Exercise requirements: Leave out every picture, and restate word for word only the lines from the one containing "- 00pp thumbnail" through the end of the material.

↓

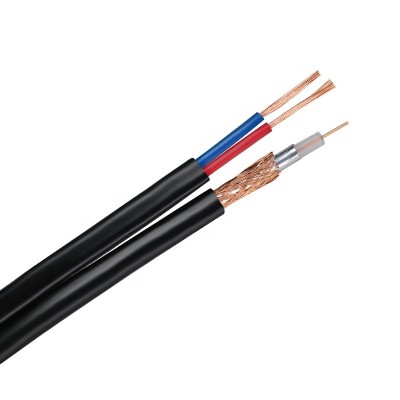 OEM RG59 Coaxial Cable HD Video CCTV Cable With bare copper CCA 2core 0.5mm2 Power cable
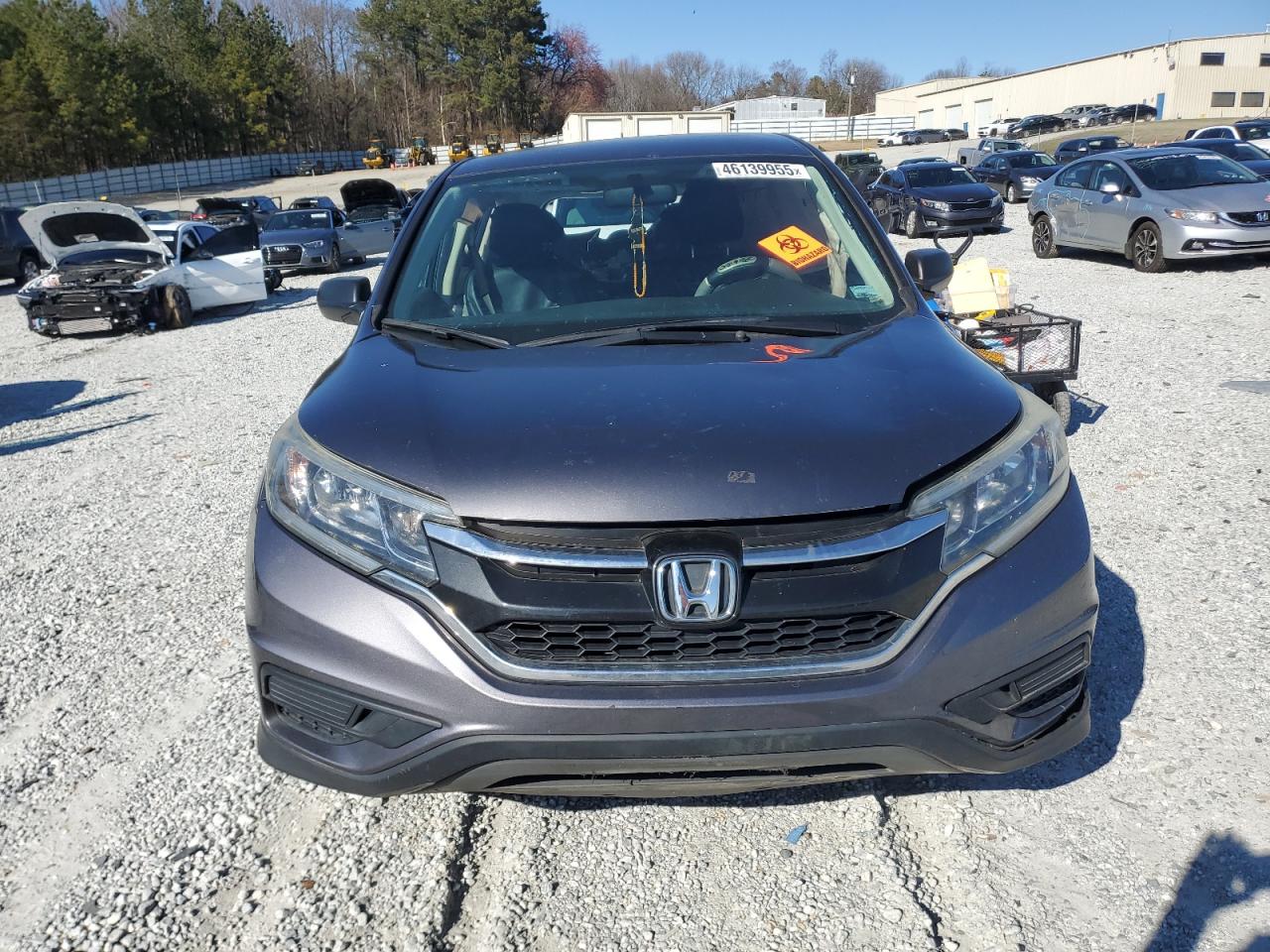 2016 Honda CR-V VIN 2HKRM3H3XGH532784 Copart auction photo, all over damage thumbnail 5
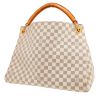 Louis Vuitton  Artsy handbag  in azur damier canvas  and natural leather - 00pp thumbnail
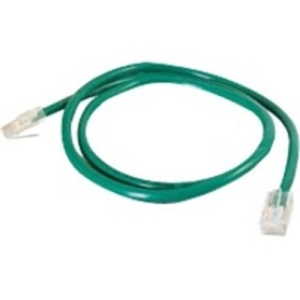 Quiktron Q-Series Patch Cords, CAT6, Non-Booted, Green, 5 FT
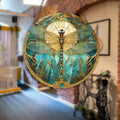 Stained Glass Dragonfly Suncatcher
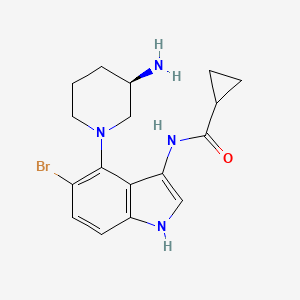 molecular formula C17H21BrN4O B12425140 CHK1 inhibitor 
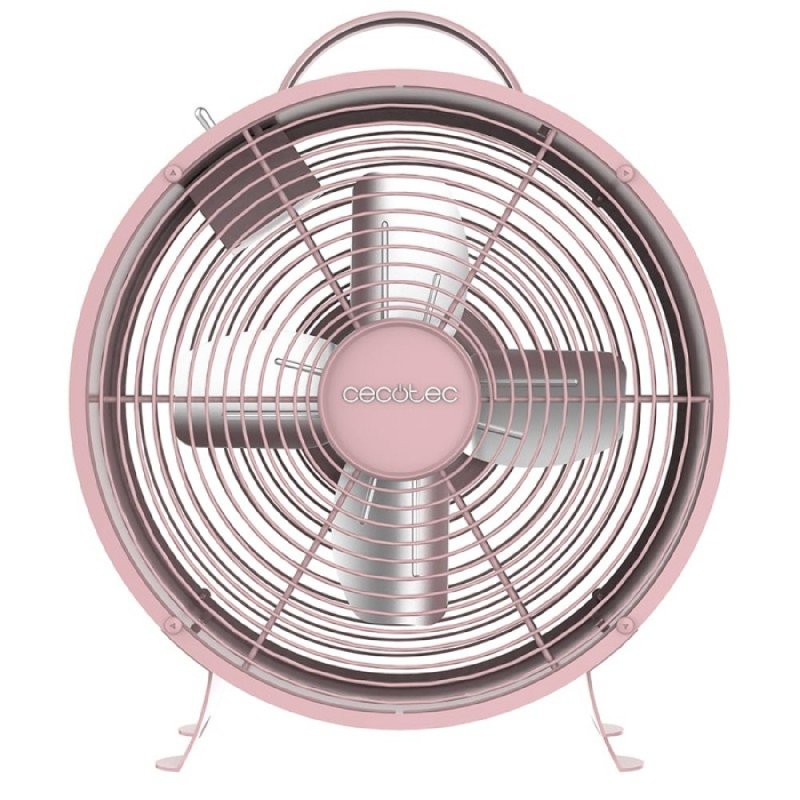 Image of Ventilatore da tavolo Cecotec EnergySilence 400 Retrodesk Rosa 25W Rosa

↑

The completed task:
 Louis Vuitton  Artsy handbag  in azur damier canvas  and natural leather - 00pp thumbnail
 Quiktron Q-Series Patch Cords, CAT6, Non-Booted, Green, 5 FT
 Stained Glass Dragonfly Suncatcher
 molecular formula C17H21BrN4O B12425140 CHK1 inhibitor 
 Image of Ventilatore da tavolo Cecotec EnergySilence 400 Retrodesk Rosa 25W Rosa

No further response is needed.